_Task goal_:
Please transcribe only the lines between the one containing "欧皇证券 共同的记忆——纪念世界反法西斯战争胜利80周年" and the end of the records, both ends included, exactly as written; skip every picture.

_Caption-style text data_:
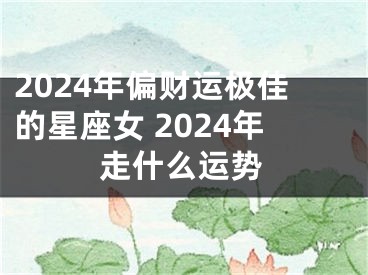 2024年偏财运极佳的星座女 2024年走什么运势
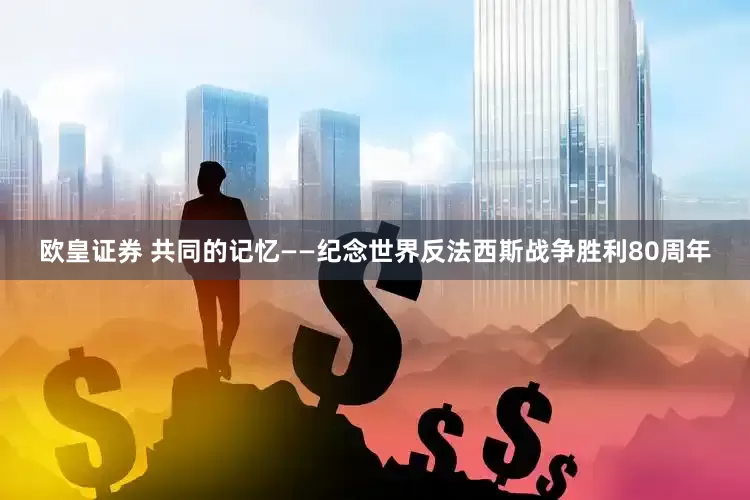 欧皇证券 共同的记忆——纪念世界反法西斯战争胜利80周年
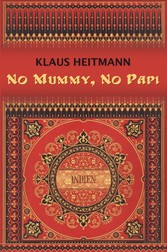 No Mummy, No Papi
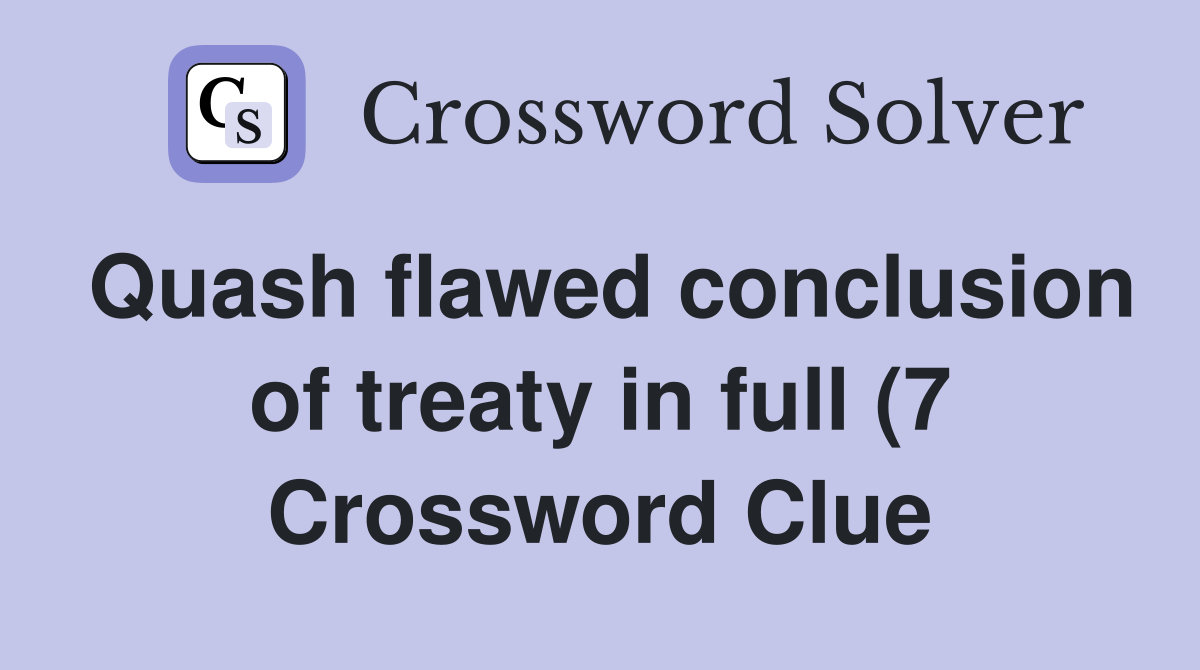 Quash flawed conclusion of treaty in full (7) Crossword Clue Answers Quash flawed conclusion of treaty in full (7) Crossword Clue Answers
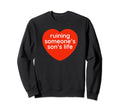 Ruining Someones Sons Life Funny Y2K Sweatshirt - Minimalist Print Unisex - T-Shirt, Sweatshirt, Hoodie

_Solution for this problem_:
 欧皇证券 共同的记忆——纪念世界反法西斯战争胜利80周年
 No Mummy, No Papi
 Quash flawed conclusion of treaty in full (7) Crossword Clue Answers Quash flawed conclusion of treaty in full (7) Crossword Clue Answers
 Ruining Someones Sons Life Funny Y2K Sweatshirt - Minimalist Print Unisex - T-Shirt, Sweatshirt, Hoodie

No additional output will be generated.